La sustancia de ese magma post uterino espaciotemporal, donde se inscribe lo


imaginario (siempre compartido con el pequeño otro, con los cómplices), tampoco es

8
menester buscarla, al modo de Sloterdijk, en especulaciones psicoacústicas fetales,
ginecologías negativas o formaciones fantasmáticas pre/especulares, pues esa sustancia
constituye la urdimbre misma de los jugos post-amnióticos (jugos amnioestéticos) que
lubrican y aderezan las percepciones, representaciones y discursos de la experiencia
ordinaria siempre compartida (cuerda o insensata) de todos y cada uno los hombres.

Nadie discute, por todo ello, que también la metafísica pueda volverse del revés como
un calcetín y desvelar algo de sus cubiertas, envolturas, forros y costuras, mostrando, en
términos de Wittgenstein, las afueras de sus decires.
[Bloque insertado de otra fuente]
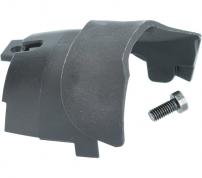 Shimano  Right hand unit cover R and fixing screw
Algo de eso hemos intentando
hacer en este libro.

Se nos dirá que en la experiencia ordinaria de los hombres (en sus canciones, vestidos,
gestos, chistes, ritornelos, risas, silencios y suspiros) también se muestran las afueras de
sus decires, y la exterioridad y las afueras de sus burbujas compartidas. Y es cierto,
absolutamente cierto para aquél o aquella que pueda verlo.